Arby's Restaurant Group and Buffalo Wild Wings (NASDAQ: BWLD) announced plans to merge on Nov. 28. Investors and media had been speculating since news first broke that Roark Capital -- a private equity firm and Arby's majority stakeholder -- had approached Buffalo Wild Wings management with an offer to take over the company.

Shares had been climbing ever since, and now that the news is official, the stock is up over 30% in November. That may seem like good news for shareholders, but there is more to this story.

Details of the deal

In exchange for their ownership stake, Buffalo Wild Wings shareholders will be given $157 per share in cash. That values the company at $2.9 billion including net debt. After the transaction closes, B-Dubs will continue to operate independently from Arby's but as its wholly owned subsidiary.
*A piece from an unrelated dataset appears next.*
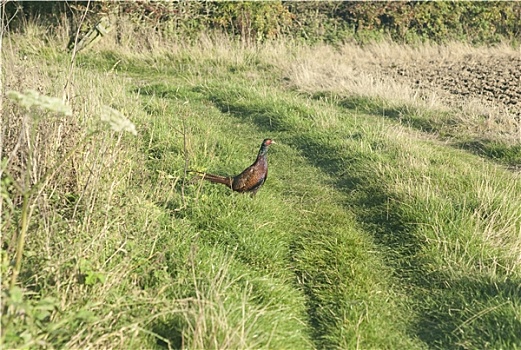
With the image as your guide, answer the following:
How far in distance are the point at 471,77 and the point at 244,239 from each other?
31.5 feet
Should shareholders vote in favor of the merger, the deal is expected to close in the first quarter of 2018. Buffalo Wild Wings CEO Sally Smith had this to say about the deal:

We are excited about this merger and confident Arby's represents an excellent partner for Buffalo Wild Wings. This transaction provides compelling value to our shareholders and is a testament to the hard work and efforts of our talented Team Members and franchisees. We are confident that the strength of our two industry-leading brands, under the sponsorship of Roark Capital -- an experienced restaurant and food service investor -- will enable us to capitalize on significant growth opportunities in the years ahead.

Why now isn't the time to sell

Shares have jumped to almost $156 per share in anticipation of the deal going through. That represents a significant rally from recent lows, but it's still far from the all-time highs the company reached a few years ago.

BWLD Chart
BWLD Chart

Data by YCharts.

The last few years have admittedly been a struggle for B-Dubs. The chain is transitioning from a period of fast expansion to one of returning value to shareholders by growing profitability. Results thus far have been mixed. During that time, the overall restaurant industry slumped, weighing on business performance. Further muddying the waters was a battle with activist investor Marcato Capital that management lost during the summer. The company yielded a few seats on its board to the activist and CEO Sally Smith announced she would be retiring.

For those reasons, I outlined why I thought now was a bad time to sell when news first broke that B-Dubs was in deal talks with Roark Capital. For the sake of full disclosure, I am not sniveling, because I bought too high and need a better buyout price to break even. I first invested in the company during the spring of 2016 at $127 per share, so if the deal closes, I'm already coming out ahead.